▸ **Action item**
Your response should be the lines from the one holding "Casa-Malca.jpg" to the last line of the data below, copied exactly and with no additions.

▸ **Recorded information**
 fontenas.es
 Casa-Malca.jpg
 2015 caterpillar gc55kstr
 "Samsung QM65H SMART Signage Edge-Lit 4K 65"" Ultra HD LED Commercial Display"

▸ **Response for this exercise**
 Casa-Malca.jpg
 2015 caterpillar gc55kstr
 "Samsung QM65H SMART Signage Edge-Lit 4K 65"" Ultra HD LED Commercial Display"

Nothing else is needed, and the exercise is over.